Мейстер Леонгард
Очертания фигуры едва заметно приобретают черты действительности – под дуновением сереющего утреннего рассвета ее руки превращаются медленно в палки гнилого дерева, одетые в чулки; черепа, колеблясь, уступают место крупным запыленным камням.
Леонгард с трудом поднимается; перед в угрожающей позе, одетое в лохмотья, с лицом из стеклянных осколков торчит горбатое птичье пугало.
Губы Леонгарда лихорадочно горят, язык совершенно засох; рядом еще тлеет зола костра из хвороста под котелком с остатком ядовитого напитка.
Шарлатан исчез, а вместе с ним и последние наличные деньги; Леонгард понимает все лишь наполовину; впечатления ночных переживаний внедряются слишком глубоко своим грызущим внутренним смыслом; правда, птичье пугало больше не властитель мира – сам не более, как жалкое птичье пугало, страшное лишь для трусов, беспощадное к умоляющим его, обладающее тираническою властью над хотящими быть рабами и приписывающими ему венец могущества – жалкая гримаса для всех, кто свободен и горд.

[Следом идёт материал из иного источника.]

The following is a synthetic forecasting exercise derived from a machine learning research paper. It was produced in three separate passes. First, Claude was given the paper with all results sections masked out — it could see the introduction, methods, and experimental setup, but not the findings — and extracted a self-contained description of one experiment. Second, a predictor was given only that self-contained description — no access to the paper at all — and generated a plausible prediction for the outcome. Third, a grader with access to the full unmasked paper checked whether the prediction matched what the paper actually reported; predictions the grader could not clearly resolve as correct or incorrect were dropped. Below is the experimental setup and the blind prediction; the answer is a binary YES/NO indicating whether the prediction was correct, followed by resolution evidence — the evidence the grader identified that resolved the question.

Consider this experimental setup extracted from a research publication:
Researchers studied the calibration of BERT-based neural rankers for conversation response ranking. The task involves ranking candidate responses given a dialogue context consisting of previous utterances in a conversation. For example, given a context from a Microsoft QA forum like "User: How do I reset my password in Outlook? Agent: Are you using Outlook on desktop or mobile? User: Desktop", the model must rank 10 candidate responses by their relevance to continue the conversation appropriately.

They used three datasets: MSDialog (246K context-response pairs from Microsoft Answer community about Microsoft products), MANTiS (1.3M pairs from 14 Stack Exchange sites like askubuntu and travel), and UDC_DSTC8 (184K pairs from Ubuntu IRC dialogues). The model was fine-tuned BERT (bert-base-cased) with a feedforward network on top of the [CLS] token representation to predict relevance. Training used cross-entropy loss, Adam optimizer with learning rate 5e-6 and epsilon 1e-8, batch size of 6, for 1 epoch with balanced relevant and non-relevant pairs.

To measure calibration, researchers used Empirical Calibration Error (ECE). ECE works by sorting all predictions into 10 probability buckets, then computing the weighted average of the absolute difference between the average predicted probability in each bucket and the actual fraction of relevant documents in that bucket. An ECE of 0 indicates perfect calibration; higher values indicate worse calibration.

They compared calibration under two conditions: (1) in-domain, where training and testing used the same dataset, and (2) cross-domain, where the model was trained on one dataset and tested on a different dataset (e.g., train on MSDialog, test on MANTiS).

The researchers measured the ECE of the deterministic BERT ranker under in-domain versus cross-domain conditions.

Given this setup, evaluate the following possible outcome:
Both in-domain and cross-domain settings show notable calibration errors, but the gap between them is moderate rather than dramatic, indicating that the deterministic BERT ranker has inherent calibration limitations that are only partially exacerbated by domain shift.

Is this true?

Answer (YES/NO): NO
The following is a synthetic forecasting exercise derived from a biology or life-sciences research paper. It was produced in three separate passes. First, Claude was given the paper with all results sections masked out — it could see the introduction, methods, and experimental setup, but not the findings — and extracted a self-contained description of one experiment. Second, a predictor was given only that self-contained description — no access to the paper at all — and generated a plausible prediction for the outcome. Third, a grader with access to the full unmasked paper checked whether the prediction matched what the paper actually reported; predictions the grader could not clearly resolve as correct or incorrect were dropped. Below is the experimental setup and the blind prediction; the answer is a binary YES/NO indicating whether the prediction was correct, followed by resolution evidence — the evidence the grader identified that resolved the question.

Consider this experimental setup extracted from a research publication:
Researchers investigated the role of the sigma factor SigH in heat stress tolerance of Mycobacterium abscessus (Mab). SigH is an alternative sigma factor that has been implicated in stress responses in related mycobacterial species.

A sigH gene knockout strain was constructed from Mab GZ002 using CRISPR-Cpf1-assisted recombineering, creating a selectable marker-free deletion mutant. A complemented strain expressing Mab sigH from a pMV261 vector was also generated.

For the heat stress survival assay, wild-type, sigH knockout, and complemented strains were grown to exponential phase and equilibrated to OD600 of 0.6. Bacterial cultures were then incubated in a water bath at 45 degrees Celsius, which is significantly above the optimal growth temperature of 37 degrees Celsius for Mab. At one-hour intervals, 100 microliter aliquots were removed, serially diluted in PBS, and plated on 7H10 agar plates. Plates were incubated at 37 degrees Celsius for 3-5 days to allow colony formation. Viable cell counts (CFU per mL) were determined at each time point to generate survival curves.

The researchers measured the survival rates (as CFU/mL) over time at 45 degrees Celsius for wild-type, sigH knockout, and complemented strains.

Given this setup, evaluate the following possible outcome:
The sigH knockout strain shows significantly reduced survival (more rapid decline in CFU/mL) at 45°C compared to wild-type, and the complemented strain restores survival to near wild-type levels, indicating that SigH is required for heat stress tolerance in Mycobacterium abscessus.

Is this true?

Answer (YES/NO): YES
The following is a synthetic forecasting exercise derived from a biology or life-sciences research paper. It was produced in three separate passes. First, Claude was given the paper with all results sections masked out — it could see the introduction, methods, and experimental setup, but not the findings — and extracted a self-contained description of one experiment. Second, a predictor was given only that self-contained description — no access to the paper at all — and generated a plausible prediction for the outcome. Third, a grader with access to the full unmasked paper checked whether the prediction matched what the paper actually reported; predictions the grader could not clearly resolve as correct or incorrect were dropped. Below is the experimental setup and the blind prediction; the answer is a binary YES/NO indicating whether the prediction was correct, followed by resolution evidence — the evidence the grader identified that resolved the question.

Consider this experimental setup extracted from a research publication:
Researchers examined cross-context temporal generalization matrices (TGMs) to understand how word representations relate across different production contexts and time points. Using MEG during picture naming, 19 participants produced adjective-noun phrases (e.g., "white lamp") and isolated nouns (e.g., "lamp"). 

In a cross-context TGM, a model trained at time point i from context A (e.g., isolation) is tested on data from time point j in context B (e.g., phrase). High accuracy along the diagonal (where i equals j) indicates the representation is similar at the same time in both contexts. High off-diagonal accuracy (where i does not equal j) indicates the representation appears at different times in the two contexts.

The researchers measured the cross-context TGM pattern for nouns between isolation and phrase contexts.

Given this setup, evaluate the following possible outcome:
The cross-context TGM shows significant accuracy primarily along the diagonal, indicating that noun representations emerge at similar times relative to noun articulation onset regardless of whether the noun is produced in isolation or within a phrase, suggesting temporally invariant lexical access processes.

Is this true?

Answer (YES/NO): NO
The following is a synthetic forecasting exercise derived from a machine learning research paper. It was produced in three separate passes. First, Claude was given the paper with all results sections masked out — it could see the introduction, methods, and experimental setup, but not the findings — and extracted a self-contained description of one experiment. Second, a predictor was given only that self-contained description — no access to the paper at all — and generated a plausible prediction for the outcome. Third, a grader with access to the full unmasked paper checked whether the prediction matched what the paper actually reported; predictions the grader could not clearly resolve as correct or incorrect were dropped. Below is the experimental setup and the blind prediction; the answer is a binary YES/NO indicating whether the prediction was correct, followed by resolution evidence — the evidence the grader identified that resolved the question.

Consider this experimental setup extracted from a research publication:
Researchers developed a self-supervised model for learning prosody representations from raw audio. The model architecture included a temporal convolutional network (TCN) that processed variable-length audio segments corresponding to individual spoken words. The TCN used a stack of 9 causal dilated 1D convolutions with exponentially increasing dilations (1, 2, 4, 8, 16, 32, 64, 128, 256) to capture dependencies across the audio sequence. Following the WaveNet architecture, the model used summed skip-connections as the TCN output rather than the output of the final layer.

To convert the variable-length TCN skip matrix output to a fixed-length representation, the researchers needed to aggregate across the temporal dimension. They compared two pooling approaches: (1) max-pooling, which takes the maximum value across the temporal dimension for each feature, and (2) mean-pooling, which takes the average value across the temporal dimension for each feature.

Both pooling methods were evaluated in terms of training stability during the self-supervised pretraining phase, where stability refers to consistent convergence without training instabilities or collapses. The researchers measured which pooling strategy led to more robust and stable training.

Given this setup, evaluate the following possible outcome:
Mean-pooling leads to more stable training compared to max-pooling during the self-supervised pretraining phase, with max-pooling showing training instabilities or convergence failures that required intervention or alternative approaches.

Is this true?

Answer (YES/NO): NO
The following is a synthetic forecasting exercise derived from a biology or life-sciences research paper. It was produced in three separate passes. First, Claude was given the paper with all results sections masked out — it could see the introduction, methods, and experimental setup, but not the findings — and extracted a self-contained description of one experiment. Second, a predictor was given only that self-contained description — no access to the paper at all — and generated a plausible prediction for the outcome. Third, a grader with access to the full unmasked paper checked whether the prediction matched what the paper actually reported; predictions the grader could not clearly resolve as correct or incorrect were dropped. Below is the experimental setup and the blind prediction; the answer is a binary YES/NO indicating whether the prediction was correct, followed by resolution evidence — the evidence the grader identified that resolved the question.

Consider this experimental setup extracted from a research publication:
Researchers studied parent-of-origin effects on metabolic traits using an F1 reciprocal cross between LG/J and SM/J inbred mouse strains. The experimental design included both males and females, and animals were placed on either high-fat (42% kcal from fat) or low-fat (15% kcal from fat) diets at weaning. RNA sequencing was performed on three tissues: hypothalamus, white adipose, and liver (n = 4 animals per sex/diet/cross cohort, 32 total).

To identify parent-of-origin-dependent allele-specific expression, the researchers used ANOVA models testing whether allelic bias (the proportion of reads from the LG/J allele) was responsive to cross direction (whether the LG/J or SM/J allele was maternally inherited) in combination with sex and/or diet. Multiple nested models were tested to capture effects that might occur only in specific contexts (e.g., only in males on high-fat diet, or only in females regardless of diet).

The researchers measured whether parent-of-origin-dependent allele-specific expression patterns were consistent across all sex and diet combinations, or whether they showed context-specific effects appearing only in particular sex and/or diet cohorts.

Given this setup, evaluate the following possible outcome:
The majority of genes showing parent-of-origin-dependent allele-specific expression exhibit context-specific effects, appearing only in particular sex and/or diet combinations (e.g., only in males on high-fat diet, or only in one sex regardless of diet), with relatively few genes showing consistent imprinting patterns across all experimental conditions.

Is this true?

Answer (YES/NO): NO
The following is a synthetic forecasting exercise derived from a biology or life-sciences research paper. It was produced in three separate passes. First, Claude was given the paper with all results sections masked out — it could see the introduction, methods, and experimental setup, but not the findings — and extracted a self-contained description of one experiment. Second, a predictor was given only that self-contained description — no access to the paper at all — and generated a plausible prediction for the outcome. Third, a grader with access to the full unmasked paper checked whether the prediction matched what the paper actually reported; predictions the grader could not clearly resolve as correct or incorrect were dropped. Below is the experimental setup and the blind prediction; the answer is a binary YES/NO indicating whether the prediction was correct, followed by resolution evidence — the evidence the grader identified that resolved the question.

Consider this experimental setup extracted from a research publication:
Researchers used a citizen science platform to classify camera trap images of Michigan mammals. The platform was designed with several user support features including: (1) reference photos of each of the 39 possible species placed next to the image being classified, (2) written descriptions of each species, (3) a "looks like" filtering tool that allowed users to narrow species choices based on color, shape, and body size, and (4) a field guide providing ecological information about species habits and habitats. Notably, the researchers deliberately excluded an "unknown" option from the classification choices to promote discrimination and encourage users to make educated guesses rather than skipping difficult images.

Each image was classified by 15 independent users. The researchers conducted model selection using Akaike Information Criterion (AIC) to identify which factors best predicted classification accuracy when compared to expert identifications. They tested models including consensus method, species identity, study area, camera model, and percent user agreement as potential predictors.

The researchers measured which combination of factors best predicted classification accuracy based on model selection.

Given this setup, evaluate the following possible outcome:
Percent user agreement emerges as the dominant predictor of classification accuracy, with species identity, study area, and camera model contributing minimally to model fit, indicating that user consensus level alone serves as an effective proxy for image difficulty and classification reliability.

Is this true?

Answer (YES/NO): NO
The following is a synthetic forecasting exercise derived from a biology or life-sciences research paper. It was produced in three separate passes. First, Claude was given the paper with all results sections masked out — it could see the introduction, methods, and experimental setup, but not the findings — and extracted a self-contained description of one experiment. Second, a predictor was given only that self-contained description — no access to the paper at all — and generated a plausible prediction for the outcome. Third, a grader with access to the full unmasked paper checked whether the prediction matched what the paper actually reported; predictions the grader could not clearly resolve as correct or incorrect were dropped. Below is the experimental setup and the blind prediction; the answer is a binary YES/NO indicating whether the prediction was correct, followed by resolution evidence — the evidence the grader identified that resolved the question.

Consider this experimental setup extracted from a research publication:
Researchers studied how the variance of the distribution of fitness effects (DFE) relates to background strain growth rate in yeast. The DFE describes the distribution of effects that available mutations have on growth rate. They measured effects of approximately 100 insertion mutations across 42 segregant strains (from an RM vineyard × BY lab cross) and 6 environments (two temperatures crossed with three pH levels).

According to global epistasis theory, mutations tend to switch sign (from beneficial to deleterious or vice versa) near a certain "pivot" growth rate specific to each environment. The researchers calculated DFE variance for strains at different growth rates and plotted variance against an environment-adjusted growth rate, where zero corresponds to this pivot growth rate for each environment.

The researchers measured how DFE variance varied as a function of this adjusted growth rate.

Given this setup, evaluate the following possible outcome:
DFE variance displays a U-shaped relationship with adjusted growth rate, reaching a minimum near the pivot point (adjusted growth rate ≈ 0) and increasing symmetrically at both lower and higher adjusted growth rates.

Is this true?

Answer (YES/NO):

Перед ним внезапно раскрывается тайна доктора Шрепфера: загадочная сила, действующая в нем, не принадлежит ему и не стоит за ним в шапке-невидимке. Это магическое могущество верующих, которые не могут верить в самих себя, не могут сами пользоваться им, а должны переносить его на фетиш – будь это человек, бог, растение, животное или демон – дабы оно чудесно сияло там, как в зажигательном стекле – это волшебная палочка истинного властителя мира, внутреннейшего, вездесущего, всепоглощающего «я», источник, могущий только брать и отнюдь не давать, не превращаясь при этом в бессильное «ты», «я», по велению которого сокрушается пространство, и время застывает в золотом лике вечного настоящего – королевский скипетр духа, грех против которого является единственным непрощаемым преступлением – могущество, проявляющееся в светлом кругу магического неразрушимого настоящего, все поглощающее в свои глубины.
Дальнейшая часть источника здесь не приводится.